The bytecode format used by classfiles is remarkably compact yet extensible. Of the constant pool types, very few new entries have arrived and only one removal since the JVM was created; the majority of new features have been added through attributes, either on the class as a whole or on the individual methods.

Bytecode has remained very similar as well; much of the innovation has come from higher up the stack in the Java compiler. The only significant changes were the introduction of invokedynamic in Java 7 (which set the ground for Lambdas arriving later) and building on top of that the CONSTANT_Dynamic_Info and CONSTANT_InvokeDynamic constant pool types.

There was a political decision to increment the bytecode number upon each major release since Java 8, although the bytecode hasn’t changed that much.
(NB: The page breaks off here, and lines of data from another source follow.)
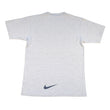 Load image into Gallery viewer, Vintage Nike Big Swoosh Logo T-Shirt - S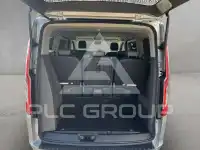 2020 Ford Tourneo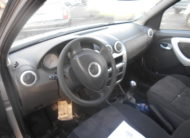 2010 DACIA SANDERO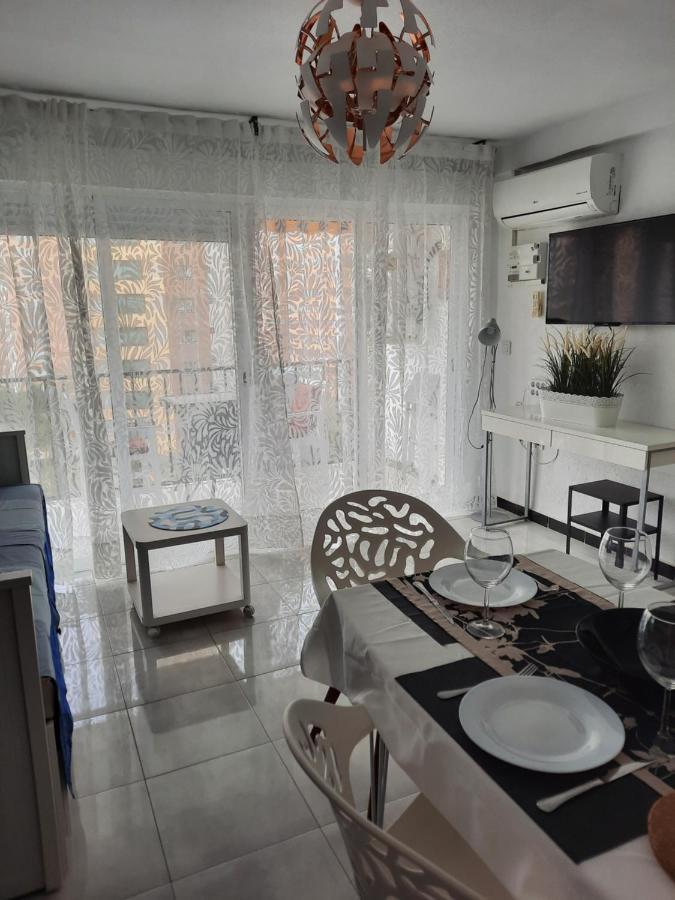 Happy Loix Apartment Benidorm Extérieur photo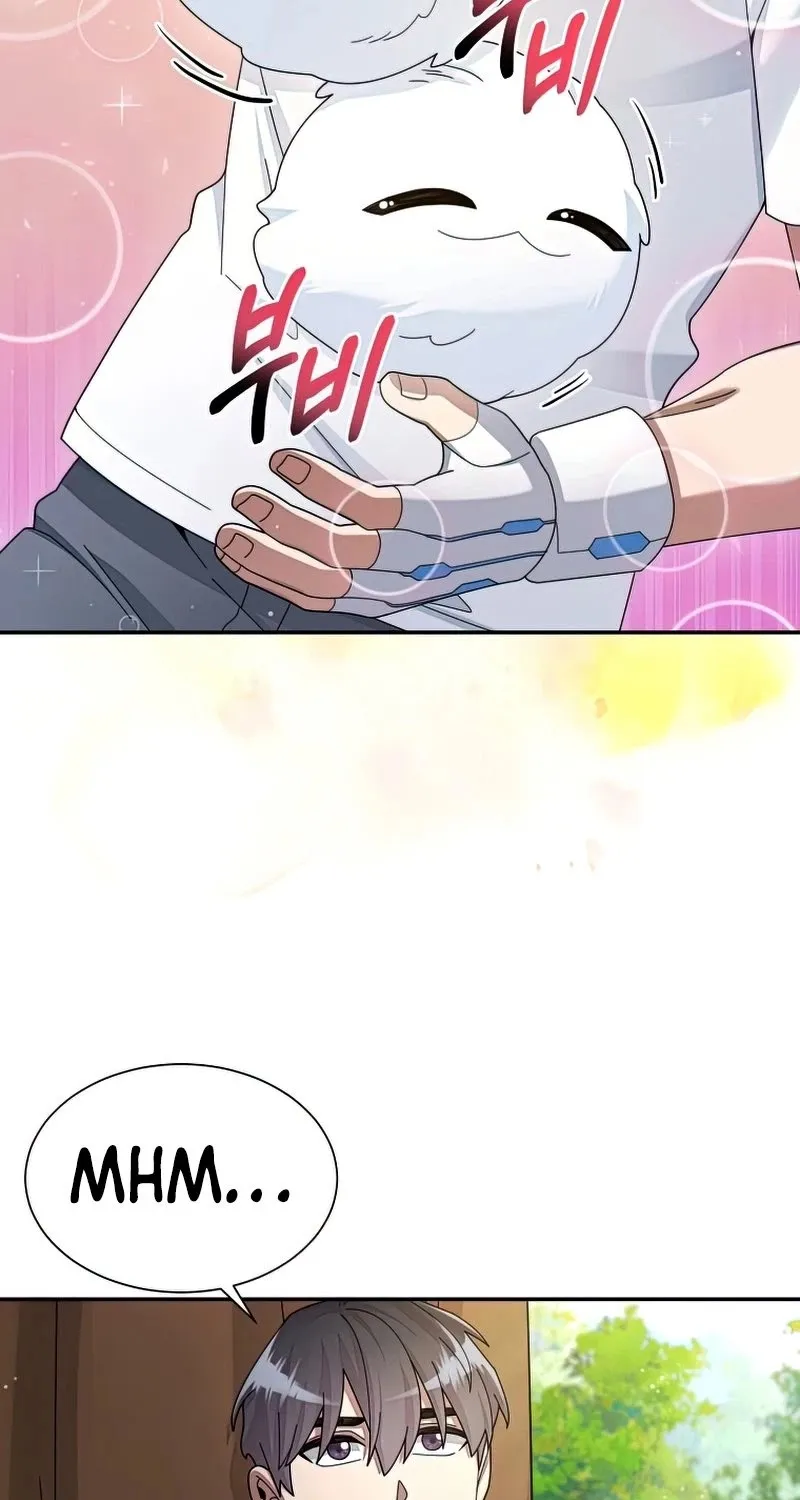 The Newbie is Too Strong Mangakakalot X Chapter 28 Page 6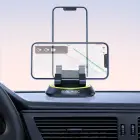 Blavec Car holder BH-10 to dashboard (BH10-DBY) black-yellow Foto 6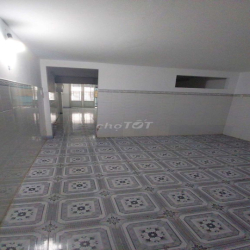 CHO THUÊ NHÀ 4 X 20M TRỆT LỬNG 2PN, 1VC P.TÂY THẠNH 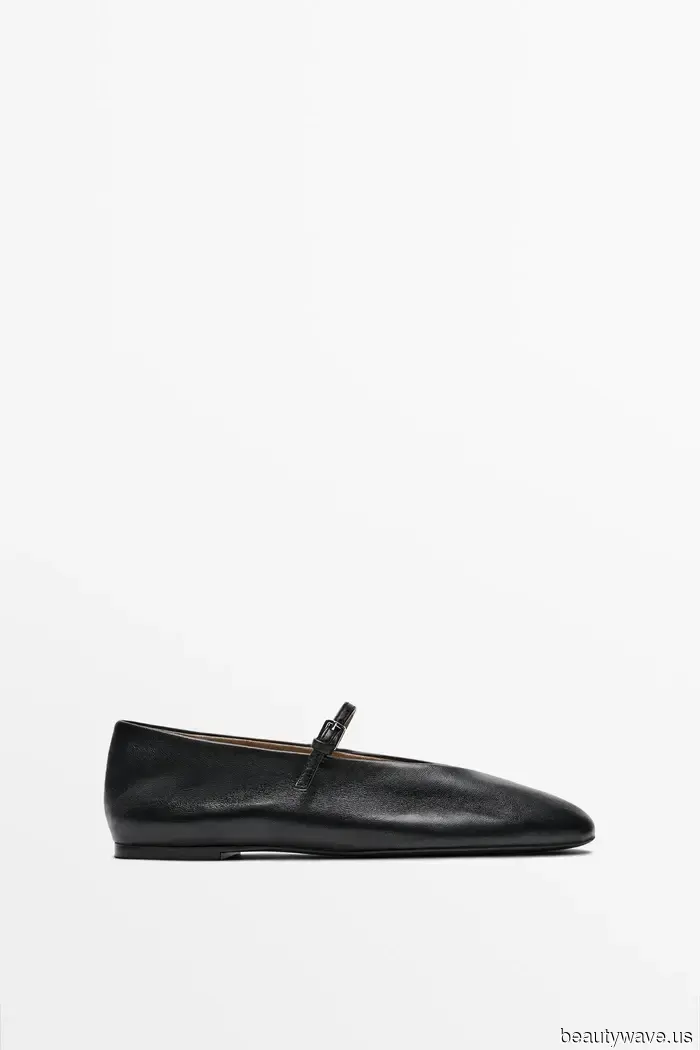 La marca hermana de Zara acaba de lanzar la colección de preotoño más chic&mdash;18 elegantes compras que ya se están moviendo rápido.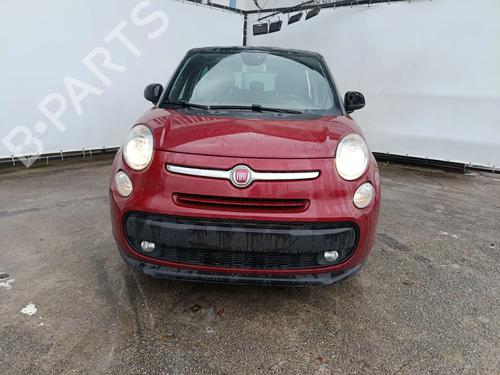 Fuel flap FIAT 500L (351_, 352_) 1.6 D Multijet (199LYE1B) | BP29999470C131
One argument for doing this is you know when you have a class file that requires Java 11 runtime features, even if the bytecode could run on a Java 8 VM. Since it’s also possible to get a Java compiler to output bytecode with a lower level, it doesn’t make much of a difference, and it also allows you to use javap to find out what version of Java is required to run a particular class.

Getting started with understanding bytecode is easy; just run javap -c -v java.lang.Object or javap -c -v java.lang.String and see if you can understand what it tells you. Then try stepping through some compiled bytecode with JITWatch or the JVMulator. Finally, use the code snippets above or in the presentation to compile some Java code on the fly and then execute it. Once you’ve done that, you’ll have a much greater appreciation of what the JVM does for you every day.